:: TEXTO DE ESTUDIO
Mi madre libra una digna porfía contra la caducidad, y no le ruboriza dejar ver algunas de sus orgullosas resistencias; así, no consiente que le tomen fotos sin antes confirmar su apariencia en el espejo: un portátil color celeste que tiene sobre la mesa vecina a su sofá; tampoco le falta el tinte capilar que, con acato casi castrense, le aplica en los últimos veinte años la misma peluquera.
Las salidas, cada vez más contadas, deben estar a la altura de sus infrecuencias: collares, aretes, estola, cartera a tono con los matices o estampas del vestido y un porte cuya disimulada altivez desmienten sus tardos pasos. Esa vanidad, cándida y digna, contrasta con la mujer de fe y rectitud probadas. Es su insubordinada manera de desafiar los designios de los años.
Ahora, el uso de la tableta digital es pancarta de resistencia a esa caducidad. Un dispositivo, cuidado como mascota, que seduce su curiosidad, pero enrarece su mundo. Es la ventana a una realidad cada vez más "paralela" a la que ha comprendido. Y no por la tecnología, para cuyo uso siempre habrá costumbre, sino por el mundo inverso que le muestra: confuso, disperso y ajeno.
::::
- CONSIGNA A
Reproduzca el pasaje del texto de estudio desde "Ahora, el uso" hasta "disperso y ajeno.", ambos incluidos.
- CONSIGNA B
Según el texto de estudio, ¿de qué color es el espejo portátil que la madre tiene sobre la mesa vecina a su sofá?
:: INFORMACIÓN PROPORCIONADA
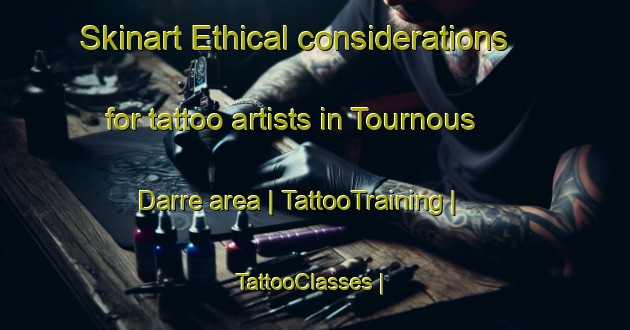 Skinart Ethical considerations for tattoo artists in Tournous Darre area | TattooTraining | TattooClasses | SkinartTraining-France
::::
- RESPUESTA A
Ahora, el uso de la tableta digital es pancarta de resistencia a esa caducidad. Un dispositivo, cuidado como mascota, que seduce su curiosidad, pero enrarece su mundo. Es la ventana a una realidad cada vez más "paralela" a la que ha comprendido. Y no por la tecnología, para cuyo uso siempre habrá costumbre, sino por el mundo inverso que le muestra: confuso, disperso y ajeno.

- RESPUESTA B
Es de color celeste.